On Tuesday, they found out that they were expelled from the Egyptian actors’ union, which accused them of treason.

“I found out last night. A friend of mine sent me a scanned copy of the decision. I wasn’t really surprised, to be honest,” Waked, perhaps best known stateside for his roles in 2005′s “Syriana” and 2014′s “Lucy,” told The Washington Post.

Waked said that in May 2018 he was tried in absentia by a military court in Egypt and sentenced to eight years in prison for allegedly insulting the state and publishing fake news.

Waked wasn’t the only one who found the union move predictable.

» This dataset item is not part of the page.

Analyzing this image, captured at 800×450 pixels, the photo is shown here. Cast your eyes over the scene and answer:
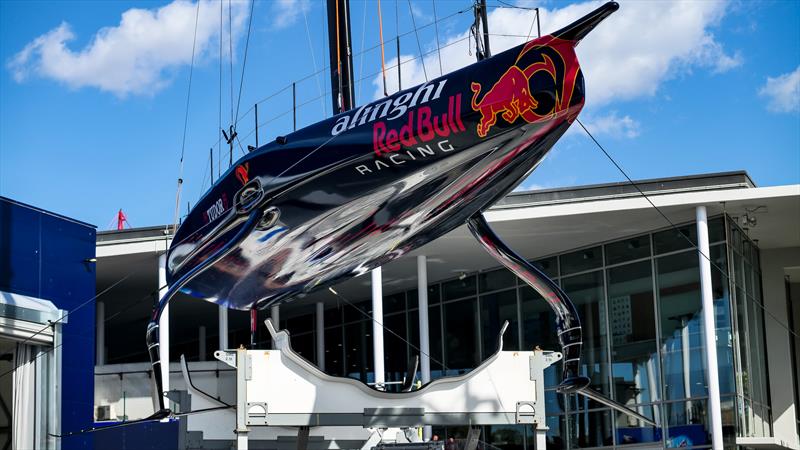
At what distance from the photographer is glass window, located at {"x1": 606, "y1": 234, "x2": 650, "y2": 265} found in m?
27.4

“I’m not surprised this happened. In fact, I think I’d be surprised if it didn’t happen,” said Shadi Hamid, a senior fellow in the Project on U.S. Relations with the Islamic World at the Brookings Institution.

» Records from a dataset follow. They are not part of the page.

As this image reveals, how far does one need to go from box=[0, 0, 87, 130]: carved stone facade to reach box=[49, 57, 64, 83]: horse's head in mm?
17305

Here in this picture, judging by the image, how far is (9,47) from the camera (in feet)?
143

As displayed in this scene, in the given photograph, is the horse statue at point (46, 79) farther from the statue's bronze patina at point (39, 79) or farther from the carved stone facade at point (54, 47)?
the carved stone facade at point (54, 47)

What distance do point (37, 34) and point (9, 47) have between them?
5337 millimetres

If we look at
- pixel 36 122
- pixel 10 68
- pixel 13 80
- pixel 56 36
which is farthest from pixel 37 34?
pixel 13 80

Both Waked and Naga, who are based abroad, have appeared in a variety of Egyptian and foreign film and television productions. The union decision denies them the right to work as actors in Egypt. Waked said that, given what’s facing him in his homeland, “if I go back to Egypt, I won’t even have time to act. I don’t know what they’re trying to prove.” He added that the union is not supposed to immediately cancel memberships but rather inform members first that there is an investigation against them.

“They’re really not doing their job at all. They’re not abiding by any rules and regulations. It’s become a farce, really,” Waked said.

But that depends on what the unions see as their job. “It’s not a new thing for unions and syndicates in Egypt to see themselves as an extension of the state rather than protection from the state,” said Jon Alterman, director of the Middle East Program at the Center for Strategic and International Studies.

Some say the union’s move reflects the increasingly oppressive climate engendered by the Sissi government. “It’s somewhat remarkable that the Sissi regime still finds ways to be even more repressive than it was before,” Hamid said.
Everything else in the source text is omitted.